Pârvu‘s poetic cinematography and his ability to leave room for the audience’s imagination undeniably signal a strong artistic signature. The Danube Delta, with its naturally contemplative environment and perspectives stretching from the near to the distant horizon, becomes a character in its own right. Pârvu‘s film seamlessly connects us to this place, making it as significant a protagonist as Adi, the main character.

His mastery of natural light, which he has evidently worked on extensively, imbues the film with a distinctive texture and atmosphere. This light penetrates the soul, resonating with the murmurs of people and the omnipresent water. The wind assumes a mystical role, reminiscent of the ancient culture of these lands between sky and sea, contrasting sharply with the church, an institution that still exerts a strong influence on Romanian society.

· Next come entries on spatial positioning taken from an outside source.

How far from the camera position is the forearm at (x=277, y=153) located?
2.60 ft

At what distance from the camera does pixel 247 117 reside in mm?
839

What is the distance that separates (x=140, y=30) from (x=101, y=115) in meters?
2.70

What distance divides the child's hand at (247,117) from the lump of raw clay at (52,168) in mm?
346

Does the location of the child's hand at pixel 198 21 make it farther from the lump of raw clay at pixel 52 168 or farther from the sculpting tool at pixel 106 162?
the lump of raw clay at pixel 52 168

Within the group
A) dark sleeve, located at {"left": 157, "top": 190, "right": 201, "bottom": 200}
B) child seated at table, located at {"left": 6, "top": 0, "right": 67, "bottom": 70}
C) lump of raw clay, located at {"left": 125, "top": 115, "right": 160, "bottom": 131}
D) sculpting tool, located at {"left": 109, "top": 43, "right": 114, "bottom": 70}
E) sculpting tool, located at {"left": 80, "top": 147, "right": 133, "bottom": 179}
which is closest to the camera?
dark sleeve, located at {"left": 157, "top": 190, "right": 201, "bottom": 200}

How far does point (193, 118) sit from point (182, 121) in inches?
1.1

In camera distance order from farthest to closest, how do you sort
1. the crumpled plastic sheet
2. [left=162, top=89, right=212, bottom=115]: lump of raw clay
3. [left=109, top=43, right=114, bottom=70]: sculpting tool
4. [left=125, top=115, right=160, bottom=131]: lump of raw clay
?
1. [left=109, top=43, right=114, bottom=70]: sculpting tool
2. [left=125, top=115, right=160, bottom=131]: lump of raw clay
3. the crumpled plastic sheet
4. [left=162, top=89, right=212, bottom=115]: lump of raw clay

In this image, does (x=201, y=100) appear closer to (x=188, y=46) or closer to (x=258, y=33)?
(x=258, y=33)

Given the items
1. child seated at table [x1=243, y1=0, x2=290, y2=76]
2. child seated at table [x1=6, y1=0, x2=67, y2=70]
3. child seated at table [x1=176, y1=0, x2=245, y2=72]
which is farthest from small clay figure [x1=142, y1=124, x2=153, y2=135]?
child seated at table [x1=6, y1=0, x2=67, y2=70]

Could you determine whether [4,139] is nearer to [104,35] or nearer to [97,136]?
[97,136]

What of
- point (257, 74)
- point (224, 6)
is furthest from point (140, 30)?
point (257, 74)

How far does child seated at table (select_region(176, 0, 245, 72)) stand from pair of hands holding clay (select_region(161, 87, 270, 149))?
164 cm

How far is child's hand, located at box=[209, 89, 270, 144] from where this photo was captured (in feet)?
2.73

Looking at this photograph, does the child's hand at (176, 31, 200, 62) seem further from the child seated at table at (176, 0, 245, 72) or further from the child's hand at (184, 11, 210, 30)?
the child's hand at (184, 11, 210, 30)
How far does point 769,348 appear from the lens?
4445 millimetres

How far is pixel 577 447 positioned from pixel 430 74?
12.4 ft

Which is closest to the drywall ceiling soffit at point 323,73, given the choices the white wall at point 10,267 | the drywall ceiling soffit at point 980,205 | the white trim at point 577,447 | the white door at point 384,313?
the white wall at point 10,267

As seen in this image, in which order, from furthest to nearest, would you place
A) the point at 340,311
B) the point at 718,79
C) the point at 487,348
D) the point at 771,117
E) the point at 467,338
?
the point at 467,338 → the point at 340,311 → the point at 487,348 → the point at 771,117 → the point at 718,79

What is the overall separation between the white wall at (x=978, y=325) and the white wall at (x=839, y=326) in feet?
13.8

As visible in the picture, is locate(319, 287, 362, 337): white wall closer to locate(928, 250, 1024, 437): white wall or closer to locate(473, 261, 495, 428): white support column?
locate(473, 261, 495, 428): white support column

the cast of Trei Kilometrii Pan La Capital Lumia attending the premiere at Cannes Film Festival 2024

Miruna Berescu, Bogdan Dumitrache, Emanuel Pârvu, Ciprian Chiujdea, Ingrid Micu-Berescu, and Valeriu Andriuța

Due to my proximity to these lands, I sought an external opinion, which I am presenting to you in its entirety, as it is stark and clear: 

A Carceral Tale of Rare Violence

Pârvu delivers a story punctuated by static shots and off-screen moments to better convey the rigid customs and hidden secrets buried in the wind’s noise of a small Romanian countryside. Through the character of Adi, we follow the torment of being different, the weight of religious dogmas, and the oppression of silenced voices. The use of silence throughout the film makes the unspoken unbearable, almost suffocating. In this town seemingly frozen in anachronistic puritanism, it is more grievous to love someone of the same sex than to kill a man for his sexual orientation, for following his heart. The entire film is a silent scream, a cry for salvation or an escape from a moralistic and guilt-ridden society. It is a work of rare poetry.

Alexandra Touchard

We salute the interpretation of Ingrid Micu-Berescu, who plays Ilinca in the movie. Her portrayal brings a warm ray of tenderness and unconditional love to the film, creating a poignant contrast to the harsh realities depicted in the story. Micu-Berescu‘s performance is both nuanced and heartfelt, imbuing her character with a sense of compassion and resilience. Through her expressive acting, she captures the essence of Ilinca’s unwavering support and affection, providing a beacon of hope. Her presence on screen is a reminder of the enduring power of human kindness and love.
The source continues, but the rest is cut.